• PROVIDED INFORMATION:
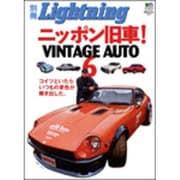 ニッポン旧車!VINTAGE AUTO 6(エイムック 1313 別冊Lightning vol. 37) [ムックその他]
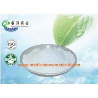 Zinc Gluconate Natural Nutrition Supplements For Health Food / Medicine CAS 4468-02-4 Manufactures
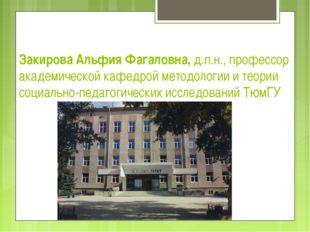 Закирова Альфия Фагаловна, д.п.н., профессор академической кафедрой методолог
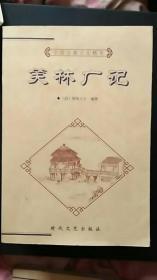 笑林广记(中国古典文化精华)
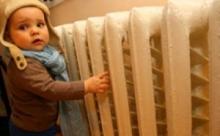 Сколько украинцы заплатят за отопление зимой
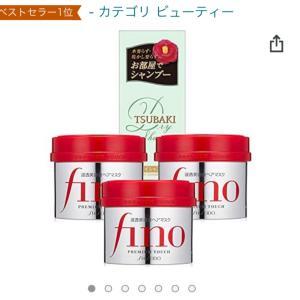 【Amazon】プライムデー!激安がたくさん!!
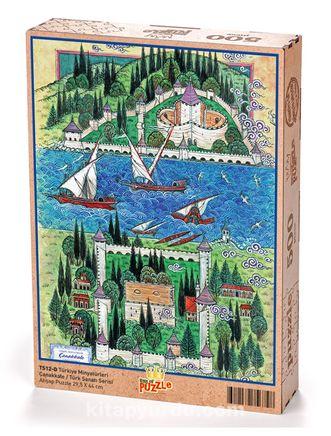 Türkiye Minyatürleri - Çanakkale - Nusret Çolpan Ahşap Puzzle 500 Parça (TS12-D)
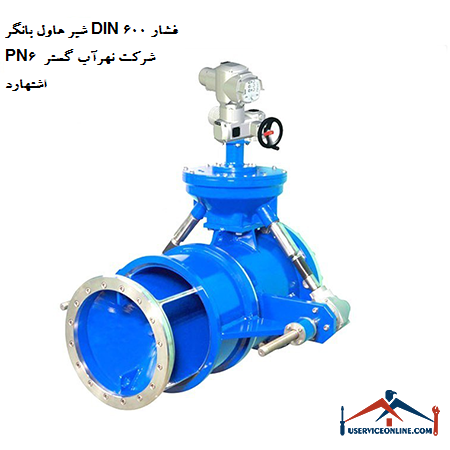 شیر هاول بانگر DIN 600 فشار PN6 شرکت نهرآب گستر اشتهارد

...

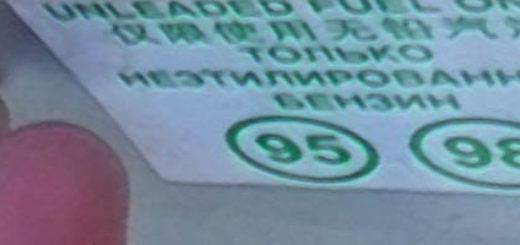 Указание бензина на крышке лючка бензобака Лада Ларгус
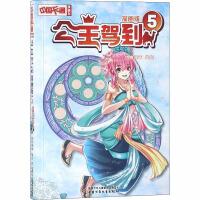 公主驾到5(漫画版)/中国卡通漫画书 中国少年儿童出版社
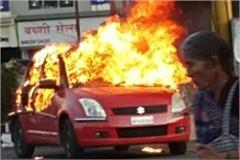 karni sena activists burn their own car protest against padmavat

---

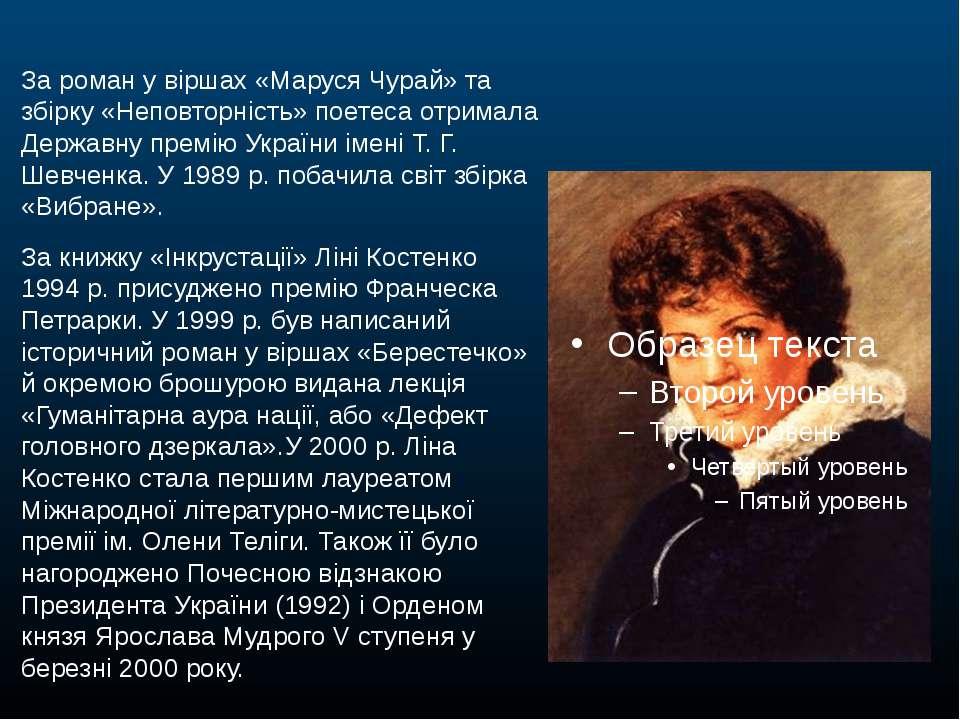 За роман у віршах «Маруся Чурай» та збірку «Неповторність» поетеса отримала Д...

• EXERCISE DIRECTIONS: Print, word for word, the lines above that run from the line containing "Zinc Gluconate Natural" to the line containing "شیر هاول بانگر", both included. Keep the pictures out.

• YOUR RESPONSE:
 Zinc Gluconate Natural Nutrition Supplements For Health Food / Medicine CAS 4468-02-4 Manufactures
 Закирова Альфия Фагаловна, д.п.н., профессор академической кафедрой методолог
 笑林广记(中国古典文化精华)
 Сколько украинцы заплатят за отопление зимой
 【Amazon】プライムデー!激安がたくさん!!
 Türkiye Minyatürleri - Çanakkale - Nusret Çolpan Ahşap Puzzle 500 Parça (TS12-D)
 شیر هاول بانگر DIN 600 فشار PN6 شرکت نهرآب گستر اشتهارد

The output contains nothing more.